[PATCH v2] sched: balance_cpu to consider other cpus in its groupas target of (pinned) task

From: Prashanth Nageshappa
Date: Wed Jun 06 2012 - 09:07:58 EST


From: Srivatsa Vaddagiri <vatsa@xxxxxxxxxxxxxxxxxx>

Current load balance scheme lets one cpu in a sched_group (balance_cpu)
look at other peer sched_groups for imbalance and pull tasks to
itself from a busy cpu. Tasks thus pulled to balance_cpu will later get
picked up by cpus that are in the same sched_group as that of balance_cpu.
This scheme fails to pull tasks that are not allowed to run on
balance_cpu (but are allowed to run on other cpus in its sched_group).

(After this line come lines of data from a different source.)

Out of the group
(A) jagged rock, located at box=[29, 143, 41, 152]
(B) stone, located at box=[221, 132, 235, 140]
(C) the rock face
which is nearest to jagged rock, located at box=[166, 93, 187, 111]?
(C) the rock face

This can affect fairness and in some worst case scenarios cause
starvation, as illustrated below. Consider a two core (2 threads/core)
system running tasks as below:

Core Core

C0 - F0 C2 - F1
C1 - T1 C3 - idle

F0 & F1 are SCHED_FIFO cpu hogs pinned to C0 & C2 respectively, while T1 is
a SCHED_OTHER task pinned to C1. Another SCHED_OTHER task T2 (which can
run on cpus 1,2) now wakes up and lands on its prev_cpu of C2, which is
now running SCHED_FIFO cpu hog. To prevent starvation, T2 needs to move to C1.
However between C0 & C1, C0 is chosen to balance its core with peer cores and
thus fails to pull T2 towards its core (C0 not being in T2's affinity mask). T2 was
found to starve eternally in this case.

Although the problem is illustrated in presence of rt tasks, this is a
general problem that can manifest in presence of non-rt tasks as well.

Some solutions that were considered to solve this problem were:

- Have the right sibling cpus to do load balance ignoring balance_cpu

- Modify move_tasks to move a pinned tasks to a sibling cpu in the
same sched_group as env->dst_cpu. This will involve some runqueue
lock juggling (a third runqueue locks needs to be taken when we
already have two locks held). Moreover we may be just fine to ignore
that particular task and meet load balance goals by moving other
tasks.

- Hint that move_tasks should be called with a different env->dst_cpu

This patch implements the 3rd of the above approach, which seemed least
invasive. Essentially can_migrate_task() records if any task(s) were not moved
as the destination cpu was not in the cpus_allowed mask of the target task(s)
and the new destination cpu that task can be moved to. We reissue a call
to move_tasks with that new destination cpu, provided we failed to meet
load balance goal by moving other tasks from env->src_cpu.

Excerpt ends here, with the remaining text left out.